Jobs Data Perspective
In this economy, this is as close as it gets to “good news.”
America lost 247,000 jobs in July, the Labor Department announced today. That blows all popular expectations out of the water: ADP’s guess on Wednesday of 371,000 lost jobs didn’t come close, and even the Street’s expectations of 325,000 was beaten handily. At an official 247,000 jobs, it’s the best monthly report since August 2008.
According to the government, the unemployment rate actually fell, from 9.5% to 9.4%. The Labor Department revised June and May job losses for the better, taking out roughly 43,000 job losses previously reported. The average hourly workweek inched up from a record low 33 hours in June to 33.1 hours. The number of workers seeking full-time employment but regretfully working part-time fell 2%. And thank heavens: The government is adding new jobs at a slower pace.

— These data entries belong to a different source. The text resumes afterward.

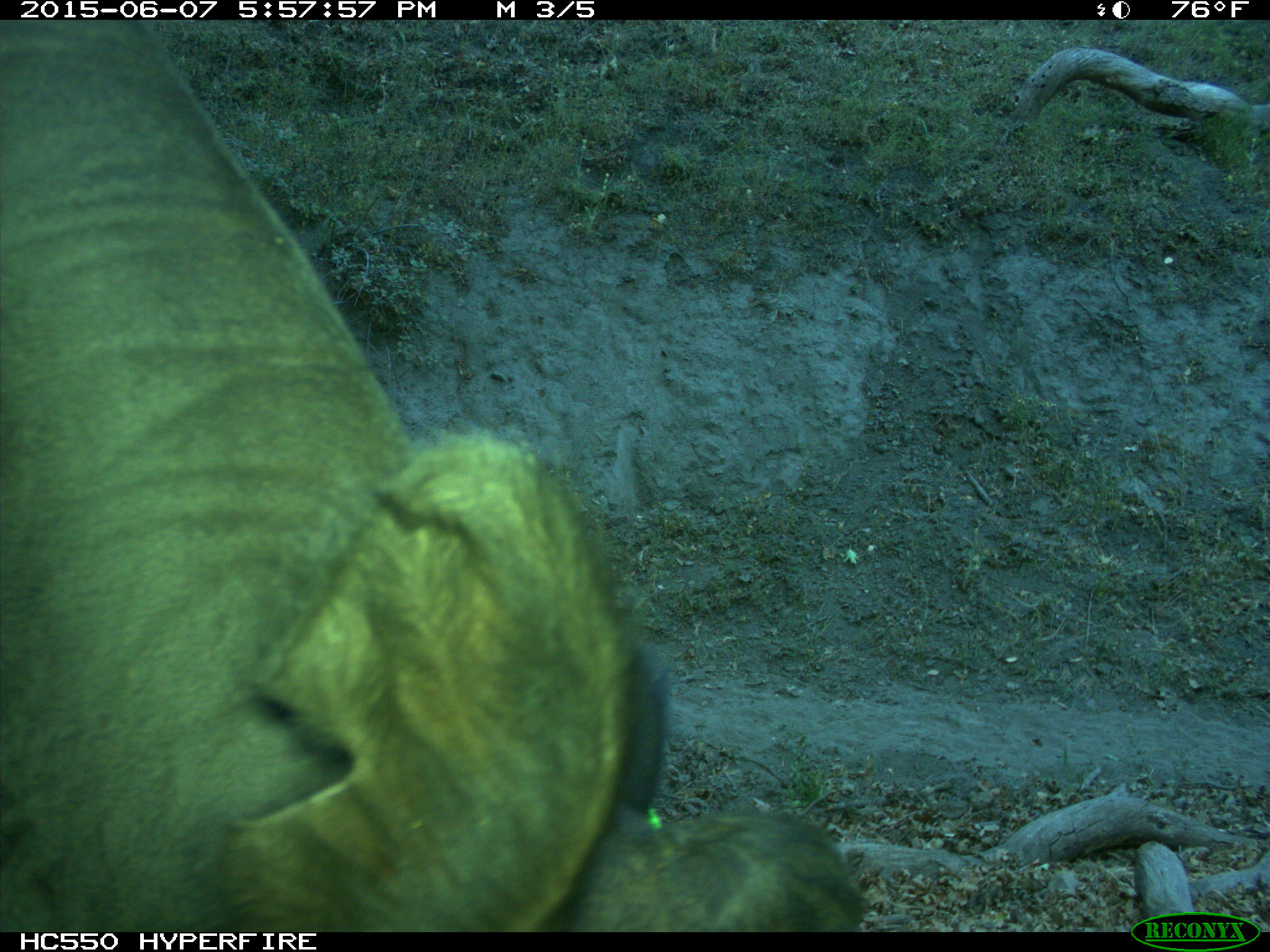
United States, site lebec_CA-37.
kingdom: Animalia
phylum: Chordata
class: Mammalia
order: Artiodactyla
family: Bovidae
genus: Bos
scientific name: Bos taurus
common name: domestic cow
Bos taurus (domestic cow).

But of course, it’s all a matter of perspective:
- July was the 19th month in a row of net job losses
- Since the start of 2008, 6.7 million jobs have been lost
- A record 5 million people have been unemployed for more than 6 months
- The unemployed have been jobless for an average 25.1 weeks, a 61-year high
- And at the risk of belaboring the obvious, a quarter of a million lost jobs in one month is hardly worth celebrating.
Still, looking back, there’s a clear trend over the last six months — the job market has stopped plunging into the abyss. “The recovery is on!” we heard a CNBC anchor rejoice.
But we want to look WAY back today. Since everything in this Great Rescission is so akin to the Great Depression, how do the unemployment rates compare?
Of course, this argument has a million more layers that we couldn’t possibly cover in our humble 5 Min.… like the method unemployment rates are calculated by now and then, the differences between the two downturns, etc. But you get the idea — the same way this is no garden-variety recession, we don’t expect a quick-and-easy recovery.
“Our base case is that the U.S. economy is exiting recession and entering a shallow, tentative recovery that is primarily government led,” writes the steward of The Richebacher Letter, Rob Parenteau. “That is not the kind of sound growth that Dr. Richebächer favored, but if private investment is not quite ready to ramp up, we will take public infrastructure investment in the interim, with the hope that will have spillover effects on private businesses. It will take time to repair private-sector balance sheets, and this will weigh on growth prospects well into 2011.
“In the meantime, as with the March-June relief rally, when investors recognized the end of the free-fall phase, we anticipate the perception that the U.S. recession is over will spread across investors over the next two-three months, and another run-up in risky assets and inflation hedges (no doubt at the expense of less-risky asset classes like Treasuries) lies ahead.
“Ultimately, though, the world needs to find a new global growth model, and only the barest of outlines remains visible at this point. Our hope is that the next global growth model will be based on the principles that guided Dr. Richebächer’s understanding of sound growth, real wealth, profitability and sound credit.”